Activity
Show every line in the records below that contains the word "Plasmodium".

Dataset content

*****

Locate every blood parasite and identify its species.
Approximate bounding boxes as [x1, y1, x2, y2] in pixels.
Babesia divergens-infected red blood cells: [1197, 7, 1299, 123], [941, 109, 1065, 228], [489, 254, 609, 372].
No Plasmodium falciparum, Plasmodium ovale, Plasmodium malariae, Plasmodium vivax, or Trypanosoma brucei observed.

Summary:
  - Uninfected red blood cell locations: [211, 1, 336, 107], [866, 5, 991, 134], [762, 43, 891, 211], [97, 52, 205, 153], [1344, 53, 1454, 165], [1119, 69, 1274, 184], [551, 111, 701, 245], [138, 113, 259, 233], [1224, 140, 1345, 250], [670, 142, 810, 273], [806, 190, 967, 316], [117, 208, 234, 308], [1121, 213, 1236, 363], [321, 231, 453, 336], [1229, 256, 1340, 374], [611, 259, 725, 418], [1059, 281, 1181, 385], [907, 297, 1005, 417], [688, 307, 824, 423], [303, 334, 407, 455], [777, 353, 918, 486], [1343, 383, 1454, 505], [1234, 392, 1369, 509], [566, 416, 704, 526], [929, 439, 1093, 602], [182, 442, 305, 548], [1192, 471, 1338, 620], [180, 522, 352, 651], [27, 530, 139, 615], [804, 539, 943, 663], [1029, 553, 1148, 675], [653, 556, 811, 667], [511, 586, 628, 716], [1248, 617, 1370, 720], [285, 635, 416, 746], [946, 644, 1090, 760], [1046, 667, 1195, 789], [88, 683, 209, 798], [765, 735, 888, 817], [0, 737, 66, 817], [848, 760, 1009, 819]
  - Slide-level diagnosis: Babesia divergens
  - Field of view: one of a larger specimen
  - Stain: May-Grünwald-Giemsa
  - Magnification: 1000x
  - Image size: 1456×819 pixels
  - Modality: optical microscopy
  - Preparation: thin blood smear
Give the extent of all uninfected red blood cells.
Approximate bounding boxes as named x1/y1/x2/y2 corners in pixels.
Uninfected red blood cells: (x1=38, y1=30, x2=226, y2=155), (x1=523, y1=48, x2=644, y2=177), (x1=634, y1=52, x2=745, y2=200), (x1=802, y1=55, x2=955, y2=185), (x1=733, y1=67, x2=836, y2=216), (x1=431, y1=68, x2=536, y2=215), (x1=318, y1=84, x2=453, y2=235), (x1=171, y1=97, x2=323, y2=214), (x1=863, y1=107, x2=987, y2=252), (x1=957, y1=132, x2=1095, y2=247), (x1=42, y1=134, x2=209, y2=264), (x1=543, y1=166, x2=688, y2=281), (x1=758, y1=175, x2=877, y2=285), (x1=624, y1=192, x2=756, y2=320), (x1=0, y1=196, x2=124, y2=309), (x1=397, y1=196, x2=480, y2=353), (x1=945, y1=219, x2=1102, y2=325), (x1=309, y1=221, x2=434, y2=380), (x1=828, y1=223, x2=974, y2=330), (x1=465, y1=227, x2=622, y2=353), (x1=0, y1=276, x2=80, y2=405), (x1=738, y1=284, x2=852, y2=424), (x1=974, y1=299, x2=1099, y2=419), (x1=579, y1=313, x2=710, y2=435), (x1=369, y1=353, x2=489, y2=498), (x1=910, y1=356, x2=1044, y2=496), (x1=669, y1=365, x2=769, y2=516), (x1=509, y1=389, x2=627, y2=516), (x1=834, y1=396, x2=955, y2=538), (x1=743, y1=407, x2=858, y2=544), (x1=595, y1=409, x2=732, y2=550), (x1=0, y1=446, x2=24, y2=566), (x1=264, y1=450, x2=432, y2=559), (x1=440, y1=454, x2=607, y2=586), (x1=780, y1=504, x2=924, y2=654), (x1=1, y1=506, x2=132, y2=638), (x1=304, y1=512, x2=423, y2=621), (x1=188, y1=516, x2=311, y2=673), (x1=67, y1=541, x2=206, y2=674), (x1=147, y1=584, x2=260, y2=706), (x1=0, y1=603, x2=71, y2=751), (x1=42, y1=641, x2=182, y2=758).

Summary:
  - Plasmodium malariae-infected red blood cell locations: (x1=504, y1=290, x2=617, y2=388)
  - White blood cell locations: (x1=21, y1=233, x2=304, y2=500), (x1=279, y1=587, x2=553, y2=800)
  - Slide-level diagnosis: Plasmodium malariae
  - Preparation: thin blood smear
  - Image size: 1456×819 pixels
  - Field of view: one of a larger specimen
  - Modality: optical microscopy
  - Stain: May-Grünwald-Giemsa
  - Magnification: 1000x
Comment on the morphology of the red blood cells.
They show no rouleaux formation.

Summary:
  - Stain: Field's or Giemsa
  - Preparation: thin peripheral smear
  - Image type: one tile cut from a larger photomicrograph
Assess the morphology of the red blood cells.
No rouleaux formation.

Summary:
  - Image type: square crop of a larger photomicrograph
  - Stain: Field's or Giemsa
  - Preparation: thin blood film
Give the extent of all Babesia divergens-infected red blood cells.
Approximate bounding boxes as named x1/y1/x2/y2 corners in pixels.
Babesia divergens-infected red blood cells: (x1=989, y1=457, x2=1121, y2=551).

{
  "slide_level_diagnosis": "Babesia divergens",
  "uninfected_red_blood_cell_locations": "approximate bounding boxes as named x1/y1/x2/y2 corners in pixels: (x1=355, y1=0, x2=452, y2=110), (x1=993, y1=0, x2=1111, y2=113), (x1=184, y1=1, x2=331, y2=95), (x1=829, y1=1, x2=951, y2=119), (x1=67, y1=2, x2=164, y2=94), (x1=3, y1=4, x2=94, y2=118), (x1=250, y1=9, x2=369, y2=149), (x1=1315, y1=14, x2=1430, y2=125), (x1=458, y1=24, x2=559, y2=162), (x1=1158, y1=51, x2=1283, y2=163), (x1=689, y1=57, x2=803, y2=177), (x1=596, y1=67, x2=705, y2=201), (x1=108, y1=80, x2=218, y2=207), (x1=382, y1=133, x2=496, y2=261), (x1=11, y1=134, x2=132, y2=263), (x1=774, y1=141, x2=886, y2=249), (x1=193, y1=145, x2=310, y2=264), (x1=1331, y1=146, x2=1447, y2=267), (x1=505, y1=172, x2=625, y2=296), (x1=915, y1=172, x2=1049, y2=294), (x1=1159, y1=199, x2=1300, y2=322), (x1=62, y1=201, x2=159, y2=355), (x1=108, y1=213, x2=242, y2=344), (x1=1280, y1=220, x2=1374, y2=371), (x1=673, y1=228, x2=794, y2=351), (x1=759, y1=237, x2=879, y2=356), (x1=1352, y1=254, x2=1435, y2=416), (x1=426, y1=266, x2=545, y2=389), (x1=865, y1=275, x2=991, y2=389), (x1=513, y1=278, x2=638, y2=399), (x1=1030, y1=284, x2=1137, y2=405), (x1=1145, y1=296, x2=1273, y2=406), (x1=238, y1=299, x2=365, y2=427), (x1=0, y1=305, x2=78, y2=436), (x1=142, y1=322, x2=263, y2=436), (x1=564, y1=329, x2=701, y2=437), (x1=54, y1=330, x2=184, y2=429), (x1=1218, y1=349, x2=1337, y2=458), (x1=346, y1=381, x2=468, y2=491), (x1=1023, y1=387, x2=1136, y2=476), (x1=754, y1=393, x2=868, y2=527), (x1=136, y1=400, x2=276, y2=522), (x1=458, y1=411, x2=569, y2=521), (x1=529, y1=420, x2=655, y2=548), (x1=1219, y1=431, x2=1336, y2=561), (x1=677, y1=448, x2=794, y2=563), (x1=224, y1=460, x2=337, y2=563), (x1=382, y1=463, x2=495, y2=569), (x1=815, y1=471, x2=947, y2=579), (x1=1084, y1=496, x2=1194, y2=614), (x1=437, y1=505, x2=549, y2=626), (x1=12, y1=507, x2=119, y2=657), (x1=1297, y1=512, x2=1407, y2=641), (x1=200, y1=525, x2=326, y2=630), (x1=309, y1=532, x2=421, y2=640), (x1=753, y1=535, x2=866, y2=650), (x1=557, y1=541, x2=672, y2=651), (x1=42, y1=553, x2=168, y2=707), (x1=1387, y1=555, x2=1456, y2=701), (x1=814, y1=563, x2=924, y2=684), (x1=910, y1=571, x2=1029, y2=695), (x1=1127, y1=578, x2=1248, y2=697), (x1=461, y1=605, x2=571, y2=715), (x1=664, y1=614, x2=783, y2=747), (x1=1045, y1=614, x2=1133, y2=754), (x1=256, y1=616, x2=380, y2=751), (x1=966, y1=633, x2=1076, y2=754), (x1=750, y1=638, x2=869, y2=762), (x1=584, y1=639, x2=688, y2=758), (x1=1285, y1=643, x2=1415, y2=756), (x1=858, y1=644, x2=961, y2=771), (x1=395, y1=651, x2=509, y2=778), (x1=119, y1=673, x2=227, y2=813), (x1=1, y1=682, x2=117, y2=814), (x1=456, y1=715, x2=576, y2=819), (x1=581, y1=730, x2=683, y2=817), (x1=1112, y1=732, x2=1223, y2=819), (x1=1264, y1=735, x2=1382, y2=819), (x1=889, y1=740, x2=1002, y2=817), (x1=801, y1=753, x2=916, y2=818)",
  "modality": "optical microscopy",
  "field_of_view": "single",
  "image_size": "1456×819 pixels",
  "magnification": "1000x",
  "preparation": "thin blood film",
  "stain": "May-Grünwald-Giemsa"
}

*****

Expected answer
No Plasmodium falciparum, Plasmodium ovale, Plasmodium malariae, Plasmodium vivax, or Trypanosoma brucei observed.
  - Plasmodium malariae-infected red blood cell locations: (x1=504, y1=290, x2=617, y2=388)
  - Slide-level diagnosis: Plasmodium malariae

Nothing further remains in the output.